Here is a website which lists Tacitus as a "primary source" for Caesar Augustus --
http://www.vroma.org/~bmcmanus/augustus_sources.html -- even though most of what Tacitus reports about him happened at least 100 years before he reported it. (I have mostly given up on the meaning of "primary source," but Tacitus is always high on the list of sources for Augustus. I'm sure there are many facts about Augustus that are from Tacitus ONLY.)
(This Tacitus document, the
Annals, is the same one in which Tacitus reports that "Chrestus" or "Christus" was executed by order of Pontius Pilate, an event later and thus closer to Tacitus than the many events he reports about Augustus.)
The point is that if an author writing 100 years later is relied upon as a "primary source" for the events, why should we have so much difficulty giving credibility to the gospel accounts which are 50-60 years out, and actually much closer for a large part?
And further, why should we have trouble believing Josephus and Tacitus, who attest to Jesus as an historical person, who spoke of him as an historical figure about 60-90 years later?
Don't these attestations to his existence make it more difficult to believe he was "made up shit" or fictional? or "easier" to believe that he really did exist as an historical figure?
Aren't the gospel accounts about Jesus easier to believe than accounts of the deeds of Hercules who, if he lived at all, had to have lived at least 1000 years before any source we have about him?
Why is it "bullshit" to say that the gospel accounts about the deeds of Jesus are easier to believe than the accounts of Hercules?
There are no complicated steps, which is what makes that "easiest."
There is always the step of comparing the claim with the known facts. This is not an option, but is mandatory.
Yes. But you select odd things as 'facts,' making your analysis undependable.
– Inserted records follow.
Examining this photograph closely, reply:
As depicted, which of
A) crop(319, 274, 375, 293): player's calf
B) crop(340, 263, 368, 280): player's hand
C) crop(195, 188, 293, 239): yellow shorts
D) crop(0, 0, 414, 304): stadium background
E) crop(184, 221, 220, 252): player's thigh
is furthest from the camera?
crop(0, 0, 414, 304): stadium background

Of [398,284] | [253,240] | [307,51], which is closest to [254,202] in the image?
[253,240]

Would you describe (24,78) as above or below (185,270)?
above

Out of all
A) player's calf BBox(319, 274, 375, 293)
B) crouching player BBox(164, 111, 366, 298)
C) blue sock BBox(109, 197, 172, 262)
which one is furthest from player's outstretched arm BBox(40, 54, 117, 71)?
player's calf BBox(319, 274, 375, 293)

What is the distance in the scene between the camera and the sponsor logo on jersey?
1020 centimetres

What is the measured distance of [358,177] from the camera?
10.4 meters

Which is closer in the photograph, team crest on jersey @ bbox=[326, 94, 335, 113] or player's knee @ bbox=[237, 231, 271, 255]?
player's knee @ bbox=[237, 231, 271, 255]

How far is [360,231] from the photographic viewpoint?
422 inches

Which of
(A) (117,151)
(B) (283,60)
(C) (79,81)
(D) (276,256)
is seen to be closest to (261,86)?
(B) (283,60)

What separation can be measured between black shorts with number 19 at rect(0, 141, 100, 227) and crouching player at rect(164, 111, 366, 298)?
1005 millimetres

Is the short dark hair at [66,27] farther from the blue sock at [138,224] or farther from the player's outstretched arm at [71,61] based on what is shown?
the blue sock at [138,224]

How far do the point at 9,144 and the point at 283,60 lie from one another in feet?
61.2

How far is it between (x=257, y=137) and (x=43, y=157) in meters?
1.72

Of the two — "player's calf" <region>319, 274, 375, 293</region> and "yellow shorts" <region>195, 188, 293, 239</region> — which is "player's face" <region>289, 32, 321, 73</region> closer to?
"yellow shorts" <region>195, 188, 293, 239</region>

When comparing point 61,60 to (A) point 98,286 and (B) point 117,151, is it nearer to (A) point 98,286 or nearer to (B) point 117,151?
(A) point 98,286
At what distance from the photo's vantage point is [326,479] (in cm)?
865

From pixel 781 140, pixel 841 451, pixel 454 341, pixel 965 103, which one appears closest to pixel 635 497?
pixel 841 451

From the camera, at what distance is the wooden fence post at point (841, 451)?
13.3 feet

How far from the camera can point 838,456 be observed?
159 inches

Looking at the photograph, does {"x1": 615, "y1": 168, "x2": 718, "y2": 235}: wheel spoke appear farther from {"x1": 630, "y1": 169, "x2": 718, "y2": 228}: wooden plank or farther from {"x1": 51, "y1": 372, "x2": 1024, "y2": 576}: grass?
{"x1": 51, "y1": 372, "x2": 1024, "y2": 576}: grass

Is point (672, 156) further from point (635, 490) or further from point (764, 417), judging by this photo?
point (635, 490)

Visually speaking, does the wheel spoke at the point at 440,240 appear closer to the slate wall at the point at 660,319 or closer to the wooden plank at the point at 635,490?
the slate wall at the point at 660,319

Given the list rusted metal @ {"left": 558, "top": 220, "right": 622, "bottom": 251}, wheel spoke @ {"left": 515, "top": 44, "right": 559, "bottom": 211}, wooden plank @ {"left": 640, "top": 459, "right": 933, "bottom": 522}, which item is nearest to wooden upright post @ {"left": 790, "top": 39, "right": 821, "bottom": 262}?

Again, you can't find fault with the principle, i.e., believing the account because it's "easier" to explain it if it's true than if it's false, and instead your only objection is that I'm a liar. OK. But you can't give any reason for rejecting this straightforward common-sense principle, i.e., that:
Assuming the account is false makes it more difficult to explain where the account came from, or how it came to be written, or
Assuming the account is true makes it easier to explain where the account came from, or how it came to be written.
Another example of this is the fact that Jesus was not a widely-reputed celebrity or a powerful politically-connected figure or someone with a long career behind him, like John the Baptist or Hillel or Vespasian, or even like Apollonius of Tyana who enjoyed a long colorful career.
So, doesn't this make it more difficult to explain how Jesus could have become mythologized? Doesn't the widespread reputation of the mythic hero or Sage or Prophet, widespread fame and large accumulation of disciples recruited over 20 or 30 or 40 years, make it much "easier" for a charismatic figure to be explained as someone who became mythologized and to whom miracle deeds might be ascribed? Isn't this how the miracle acts became ascribed to Gautama Buddha, e.g.?
Why are we having trouble understanding this?